Bon, mais pour l'instant tu es le seul à pas avoir aimé... . Oui c'est bien un 1991.
Serge a écrit :en Bourgogne on dirait civette ou ventre de lièvre (ayant couru dans les hautes herbes après la pluie entre deux et trois heures du matin ).
En parlant de ce genre de notes de dégustation, vu dans le dernier whisky magazine : charlotte au Xérès Au moins, si vous voulez savoir quel goût ça a, pas besoin de passer l'après-midi dans votre cuisine, il suffit de boire du Glenmorangie Artisan Cask. Merci Michael Jackson...
laphroaig c moi a écrit :
Bon, mais pour l'instant tu es le seul à pas avoir aimé... . Oui c'est bien un 1991.

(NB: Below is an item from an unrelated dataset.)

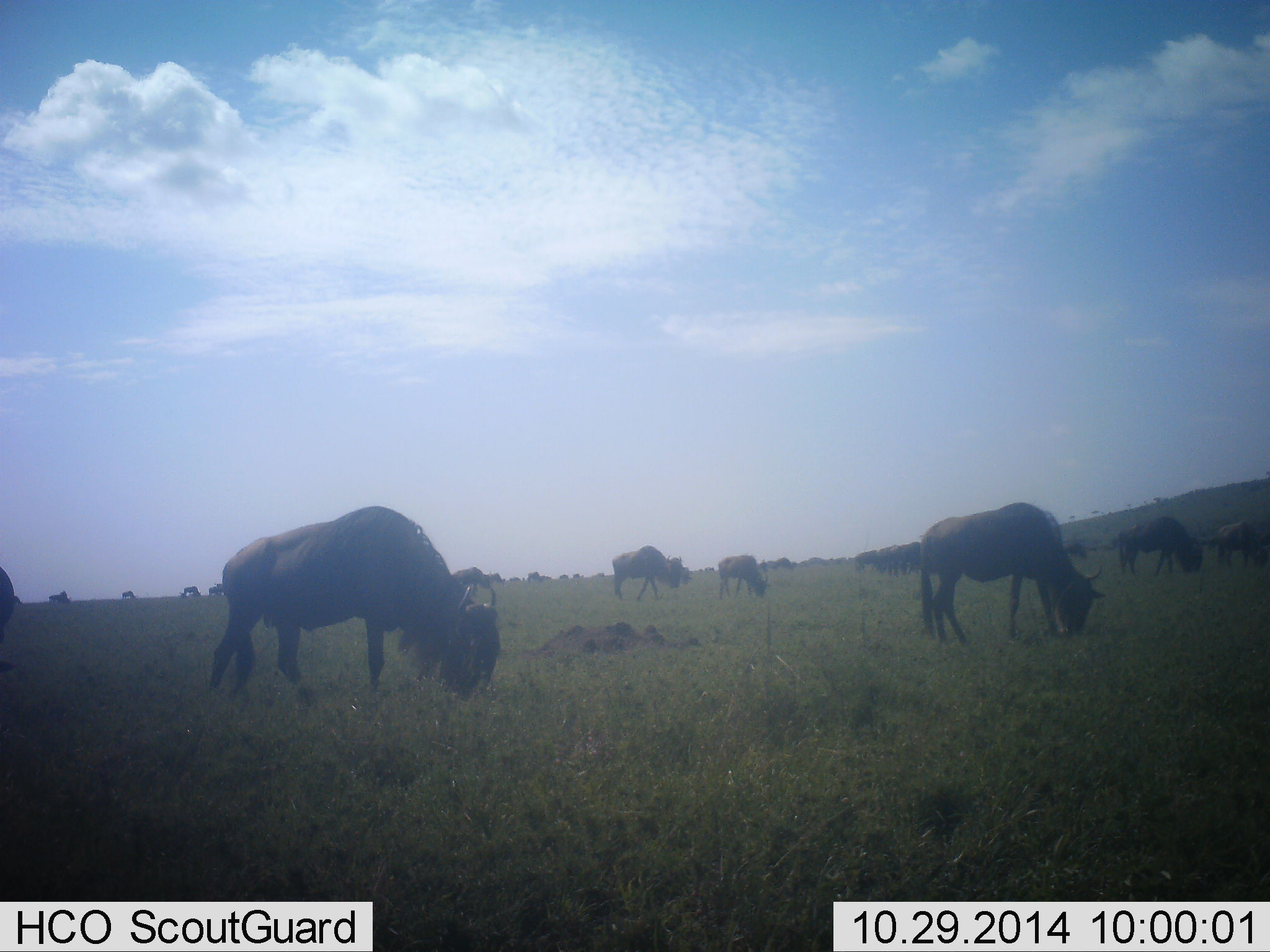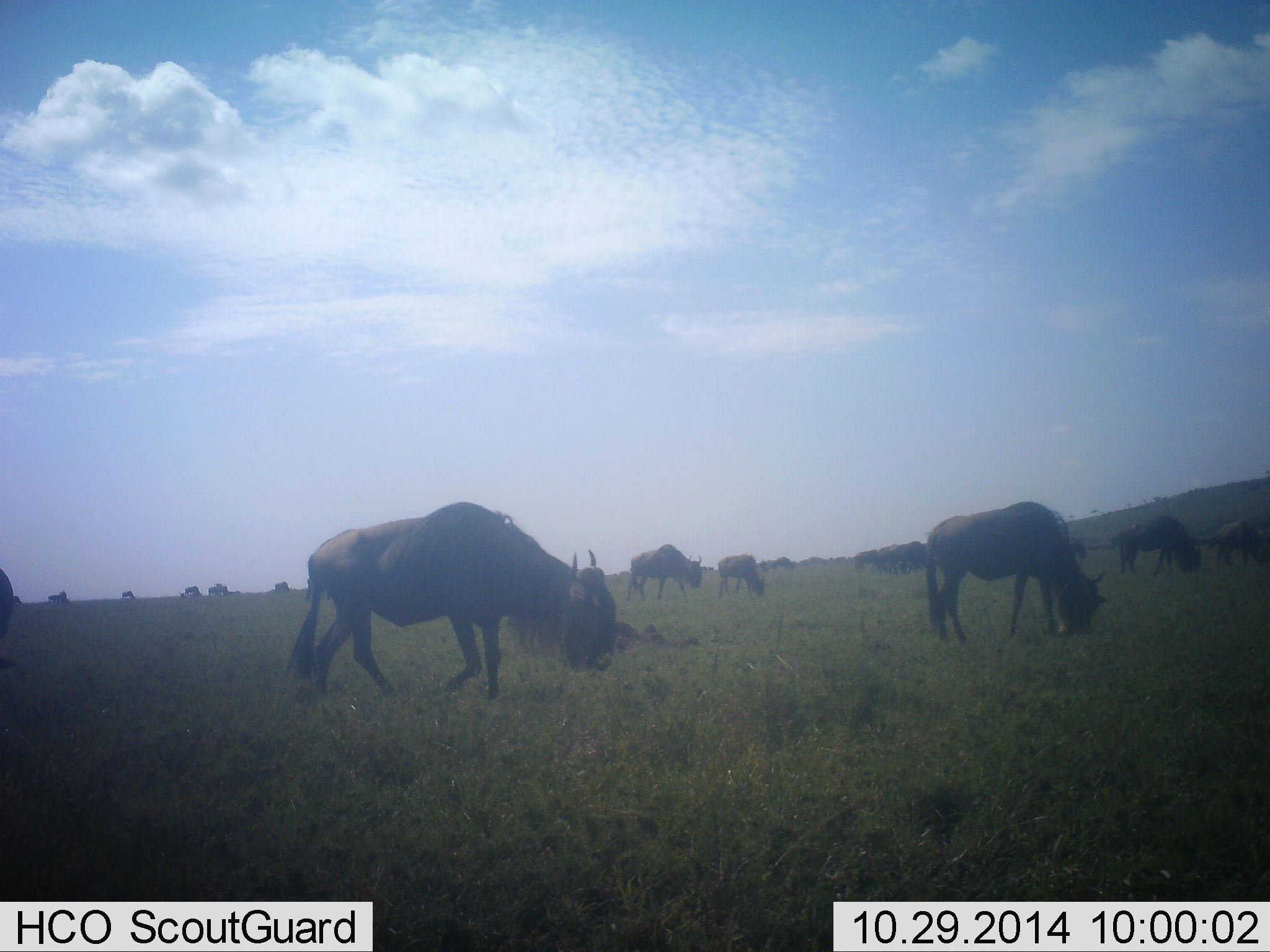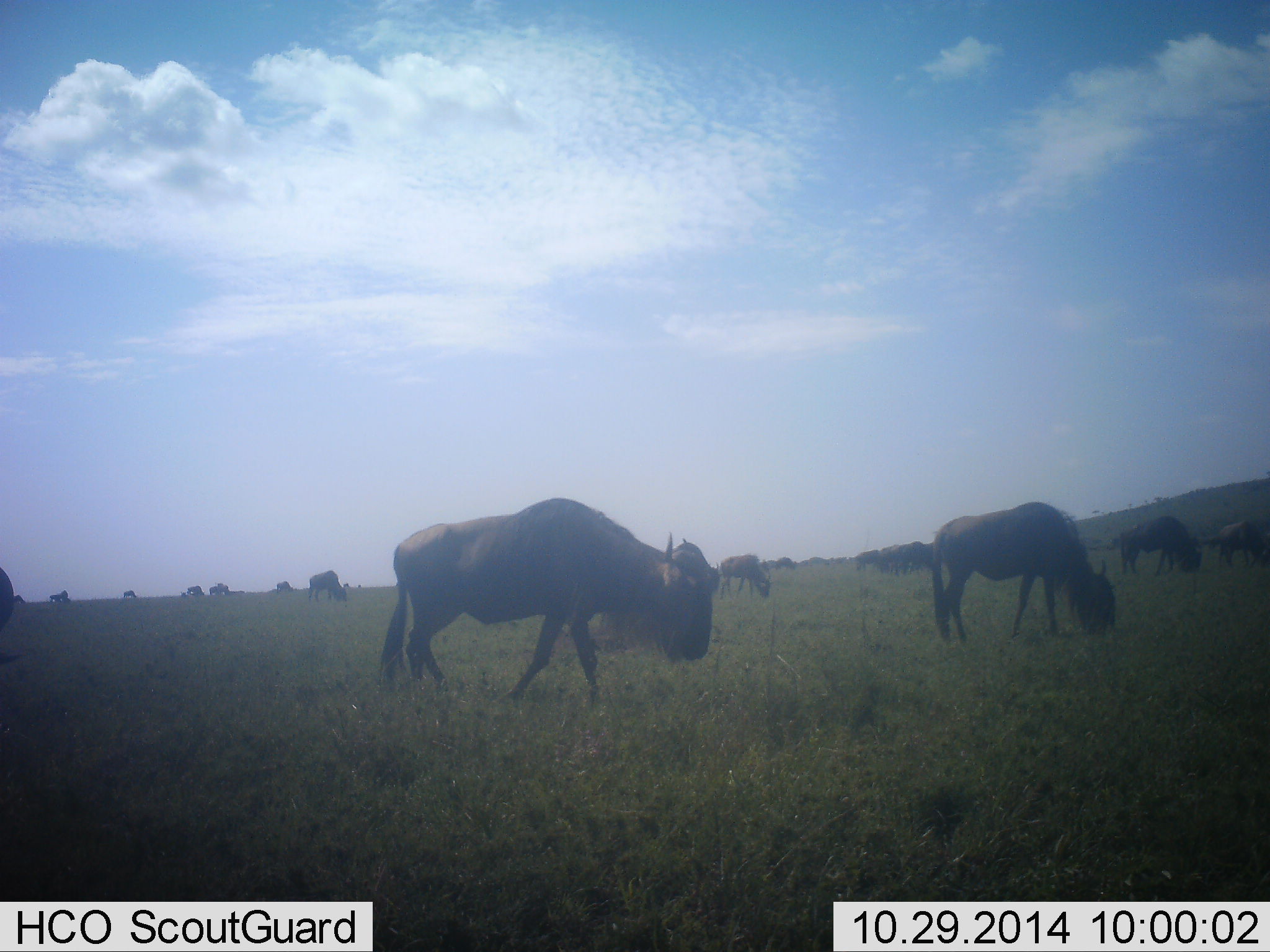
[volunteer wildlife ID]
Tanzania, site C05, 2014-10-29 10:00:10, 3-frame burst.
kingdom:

Le pb c'est que j'ai le 1959 comme référence et le 1991 est tellement loin qu'on pourrait penser que ce n'est pas la même distillerie. Mais bon même sans comparaison dans l'absolu je dois dire que je ne l'aime pas
whiskygalore a écrit :Alors ou c'est l'âge ou c'est les anciens master distillers qui font la différence, ou les deux. Mais de toute façon à 180 €, ça m'étonnerait que je l'achète un jour...
De tout façon ce n'est pas la peine de rêver il est maintenant pour ainsi dire introuvable, je l'ai vu en suisse mais encore plus cher, norlmal c'est la suisse.